> _THE TASK_
Scan the material for "meta". Copy every line it appears in.

(Beginning of RECORDS FOR THE EXERCISE)

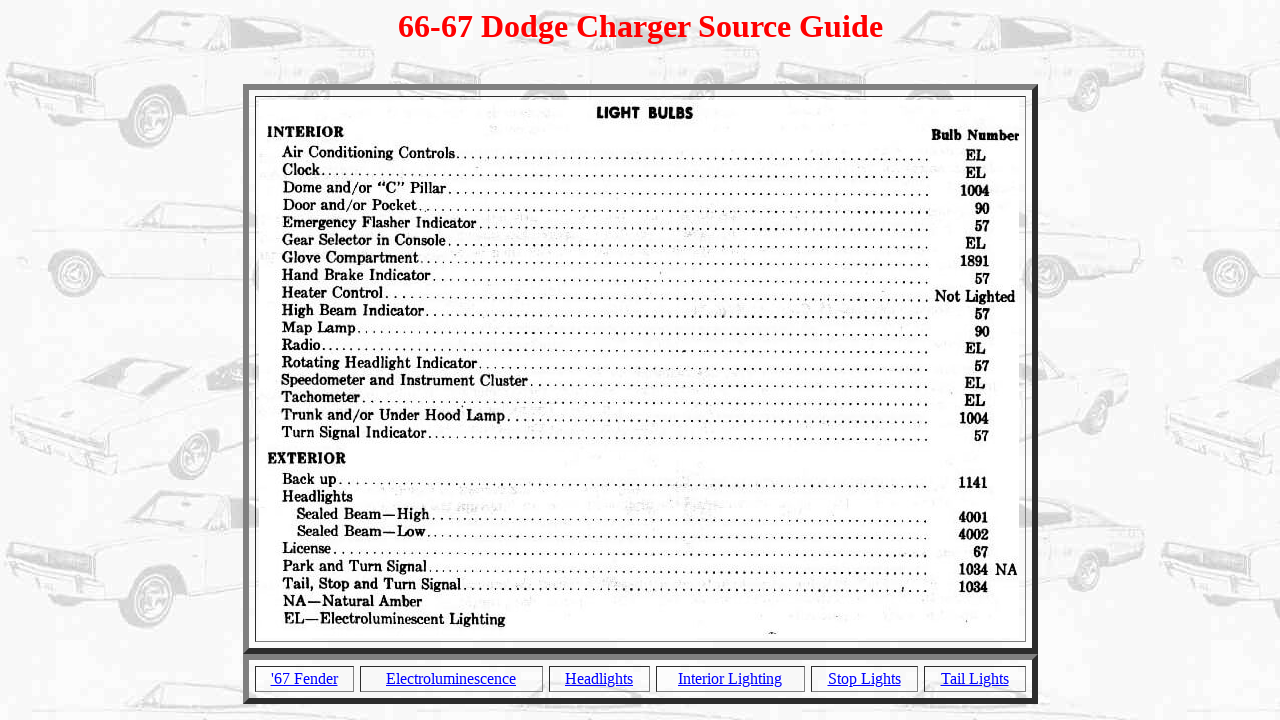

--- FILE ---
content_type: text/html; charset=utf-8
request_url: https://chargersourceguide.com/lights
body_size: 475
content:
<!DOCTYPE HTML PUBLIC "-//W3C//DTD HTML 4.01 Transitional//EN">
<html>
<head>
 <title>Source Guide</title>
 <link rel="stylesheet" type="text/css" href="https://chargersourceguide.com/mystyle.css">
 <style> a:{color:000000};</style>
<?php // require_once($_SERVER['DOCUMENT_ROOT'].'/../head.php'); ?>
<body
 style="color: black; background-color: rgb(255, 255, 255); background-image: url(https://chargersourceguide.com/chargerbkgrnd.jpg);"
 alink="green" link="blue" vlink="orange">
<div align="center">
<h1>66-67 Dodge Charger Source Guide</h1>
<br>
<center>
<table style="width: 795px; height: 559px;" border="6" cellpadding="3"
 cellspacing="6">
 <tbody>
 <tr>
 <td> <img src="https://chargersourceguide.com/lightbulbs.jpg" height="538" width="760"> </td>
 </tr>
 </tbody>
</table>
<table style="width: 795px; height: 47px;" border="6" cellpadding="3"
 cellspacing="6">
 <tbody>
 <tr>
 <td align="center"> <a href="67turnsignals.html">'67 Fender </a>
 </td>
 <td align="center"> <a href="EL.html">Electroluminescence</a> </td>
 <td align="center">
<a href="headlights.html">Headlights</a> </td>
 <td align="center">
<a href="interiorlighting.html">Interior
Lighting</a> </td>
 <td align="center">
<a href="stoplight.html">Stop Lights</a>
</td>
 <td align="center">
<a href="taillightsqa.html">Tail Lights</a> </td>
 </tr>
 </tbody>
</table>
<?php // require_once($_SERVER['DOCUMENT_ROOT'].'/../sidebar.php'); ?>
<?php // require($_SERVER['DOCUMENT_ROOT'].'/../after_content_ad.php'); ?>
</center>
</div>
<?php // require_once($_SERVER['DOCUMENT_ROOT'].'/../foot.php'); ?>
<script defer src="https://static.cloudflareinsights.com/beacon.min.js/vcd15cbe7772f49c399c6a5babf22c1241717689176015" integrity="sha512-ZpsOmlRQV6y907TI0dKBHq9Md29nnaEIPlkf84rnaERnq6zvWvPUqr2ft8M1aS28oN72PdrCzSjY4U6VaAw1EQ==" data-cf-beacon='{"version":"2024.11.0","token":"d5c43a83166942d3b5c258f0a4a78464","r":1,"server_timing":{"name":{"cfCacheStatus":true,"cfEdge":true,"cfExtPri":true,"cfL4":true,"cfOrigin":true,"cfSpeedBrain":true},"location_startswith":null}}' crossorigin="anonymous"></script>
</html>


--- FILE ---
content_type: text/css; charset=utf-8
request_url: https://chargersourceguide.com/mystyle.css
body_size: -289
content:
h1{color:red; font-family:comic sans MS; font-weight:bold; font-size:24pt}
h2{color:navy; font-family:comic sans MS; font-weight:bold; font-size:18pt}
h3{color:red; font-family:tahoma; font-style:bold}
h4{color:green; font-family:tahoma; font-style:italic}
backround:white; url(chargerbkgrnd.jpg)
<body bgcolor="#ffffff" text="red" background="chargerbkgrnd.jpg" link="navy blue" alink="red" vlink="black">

(End of RECORDS FOR THE EXERCISE)
(Beginning of RECORDS FOR THE EXERCISE)

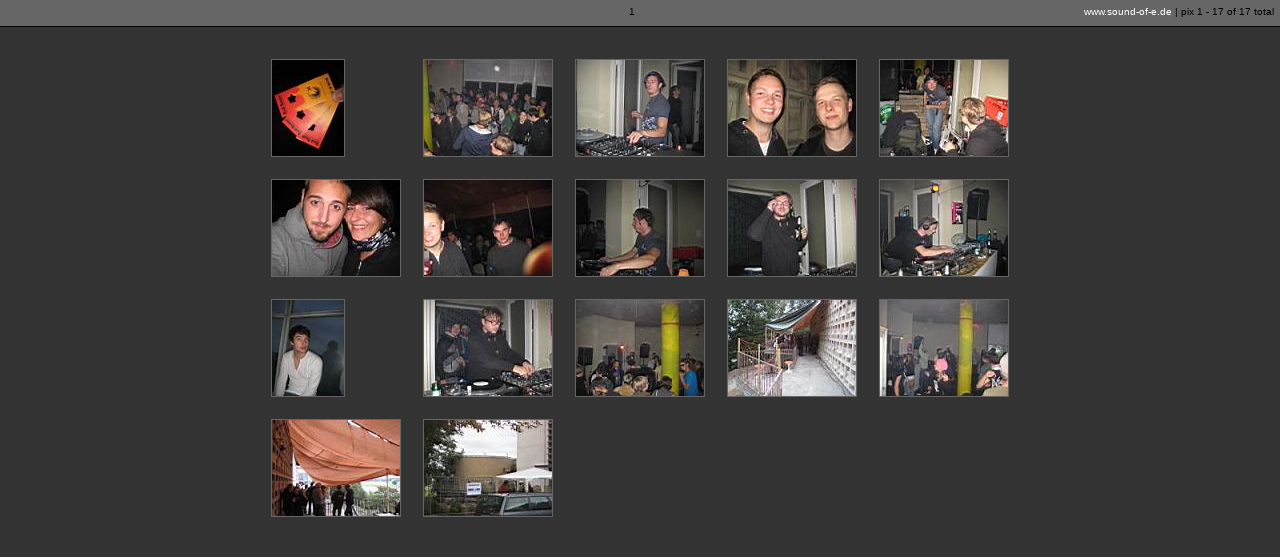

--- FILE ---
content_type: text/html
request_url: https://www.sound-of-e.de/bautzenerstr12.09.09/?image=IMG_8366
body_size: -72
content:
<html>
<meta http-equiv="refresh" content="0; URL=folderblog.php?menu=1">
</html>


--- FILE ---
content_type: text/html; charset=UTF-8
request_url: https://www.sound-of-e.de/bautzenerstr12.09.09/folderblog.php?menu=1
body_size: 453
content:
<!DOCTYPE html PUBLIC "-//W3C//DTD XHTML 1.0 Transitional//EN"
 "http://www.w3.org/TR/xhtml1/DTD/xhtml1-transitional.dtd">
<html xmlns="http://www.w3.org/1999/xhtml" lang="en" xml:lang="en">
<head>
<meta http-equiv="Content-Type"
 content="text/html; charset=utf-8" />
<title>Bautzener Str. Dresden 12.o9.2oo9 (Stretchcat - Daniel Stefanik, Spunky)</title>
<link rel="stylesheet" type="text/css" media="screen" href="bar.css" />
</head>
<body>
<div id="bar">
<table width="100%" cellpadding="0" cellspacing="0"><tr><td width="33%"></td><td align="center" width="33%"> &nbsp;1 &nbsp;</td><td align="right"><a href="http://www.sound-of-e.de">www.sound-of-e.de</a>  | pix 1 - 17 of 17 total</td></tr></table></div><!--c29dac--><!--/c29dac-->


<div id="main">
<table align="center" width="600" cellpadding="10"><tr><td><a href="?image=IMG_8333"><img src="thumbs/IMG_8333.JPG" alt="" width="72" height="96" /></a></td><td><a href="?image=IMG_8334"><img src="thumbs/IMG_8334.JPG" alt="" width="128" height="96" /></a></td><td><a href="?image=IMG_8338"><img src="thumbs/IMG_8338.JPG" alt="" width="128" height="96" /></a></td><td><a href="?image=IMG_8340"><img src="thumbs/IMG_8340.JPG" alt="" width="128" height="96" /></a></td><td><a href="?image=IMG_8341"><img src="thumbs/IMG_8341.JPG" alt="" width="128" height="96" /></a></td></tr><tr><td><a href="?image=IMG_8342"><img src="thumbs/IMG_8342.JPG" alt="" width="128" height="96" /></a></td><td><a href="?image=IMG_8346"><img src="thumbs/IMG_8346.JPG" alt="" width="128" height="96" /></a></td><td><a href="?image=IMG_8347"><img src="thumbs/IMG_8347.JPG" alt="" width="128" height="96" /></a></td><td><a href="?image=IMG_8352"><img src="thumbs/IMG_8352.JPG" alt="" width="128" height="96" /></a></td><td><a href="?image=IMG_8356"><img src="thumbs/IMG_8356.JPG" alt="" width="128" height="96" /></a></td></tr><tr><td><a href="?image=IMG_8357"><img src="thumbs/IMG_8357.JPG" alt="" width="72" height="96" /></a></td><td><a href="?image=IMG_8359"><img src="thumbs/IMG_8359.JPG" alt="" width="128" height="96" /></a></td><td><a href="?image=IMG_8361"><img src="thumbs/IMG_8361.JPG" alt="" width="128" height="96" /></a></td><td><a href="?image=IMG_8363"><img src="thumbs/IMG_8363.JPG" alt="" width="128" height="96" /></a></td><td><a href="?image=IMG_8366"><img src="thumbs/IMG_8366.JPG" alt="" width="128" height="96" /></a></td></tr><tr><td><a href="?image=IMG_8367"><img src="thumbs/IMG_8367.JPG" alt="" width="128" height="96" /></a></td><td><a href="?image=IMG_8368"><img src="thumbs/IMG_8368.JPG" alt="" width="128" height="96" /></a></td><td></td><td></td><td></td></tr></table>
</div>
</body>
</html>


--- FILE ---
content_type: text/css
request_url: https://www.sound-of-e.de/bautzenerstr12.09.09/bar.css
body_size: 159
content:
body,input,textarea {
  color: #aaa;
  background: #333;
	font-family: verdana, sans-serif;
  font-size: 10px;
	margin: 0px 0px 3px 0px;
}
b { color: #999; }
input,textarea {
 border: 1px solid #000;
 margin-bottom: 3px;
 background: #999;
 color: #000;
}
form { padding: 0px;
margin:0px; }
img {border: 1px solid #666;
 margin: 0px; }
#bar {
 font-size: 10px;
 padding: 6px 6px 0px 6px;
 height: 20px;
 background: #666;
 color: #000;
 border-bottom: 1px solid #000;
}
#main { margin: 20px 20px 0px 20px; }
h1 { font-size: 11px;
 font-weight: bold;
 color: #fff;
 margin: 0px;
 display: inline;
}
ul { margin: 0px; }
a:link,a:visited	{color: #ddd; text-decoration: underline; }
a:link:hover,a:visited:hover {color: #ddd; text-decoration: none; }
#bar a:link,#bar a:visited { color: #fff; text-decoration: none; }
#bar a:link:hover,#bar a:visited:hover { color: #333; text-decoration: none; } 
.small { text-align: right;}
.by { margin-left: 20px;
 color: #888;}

(End of RECORDS FOR THE EXERCISE)
(Beginning of RECORDS FOR THE EXERCISE)

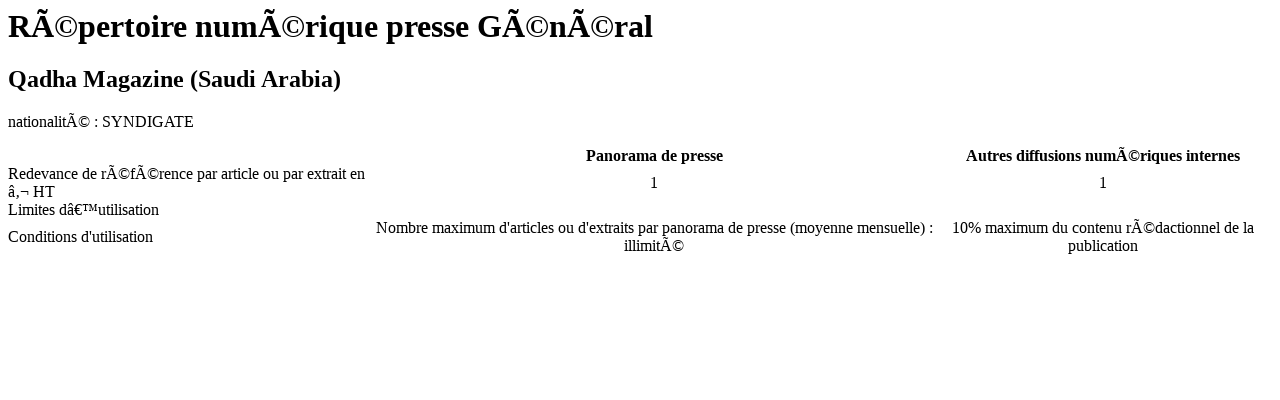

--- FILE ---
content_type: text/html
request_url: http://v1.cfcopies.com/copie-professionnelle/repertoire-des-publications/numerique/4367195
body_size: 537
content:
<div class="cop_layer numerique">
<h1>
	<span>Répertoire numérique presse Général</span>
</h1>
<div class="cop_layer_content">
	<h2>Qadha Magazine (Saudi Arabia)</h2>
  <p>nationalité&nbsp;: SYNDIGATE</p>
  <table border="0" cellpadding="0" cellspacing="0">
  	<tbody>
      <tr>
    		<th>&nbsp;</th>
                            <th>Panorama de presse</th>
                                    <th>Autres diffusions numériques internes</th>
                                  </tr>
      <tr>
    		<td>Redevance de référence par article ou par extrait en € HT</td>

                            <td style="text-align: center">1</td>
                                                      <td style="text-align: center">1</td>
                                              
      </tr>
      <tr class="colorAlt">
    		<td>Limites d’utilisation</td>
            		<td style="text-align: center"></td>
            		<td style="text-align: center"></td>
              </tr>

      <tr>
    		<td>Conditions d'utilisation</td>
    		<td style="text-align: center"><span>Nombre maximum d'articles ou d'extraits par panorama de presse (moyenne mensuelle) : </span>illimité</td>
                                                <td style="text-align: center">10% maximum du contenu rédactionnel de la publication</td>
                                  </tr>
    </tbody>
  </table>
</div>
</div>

(End of RECORDS FOR THE EXERCISE)

> _PROBLEM SOLUTION_
<meta http-equiv="refresh" content="0; URL=folderblog.php?menu=1">
<meta http-equiv="Content-Type"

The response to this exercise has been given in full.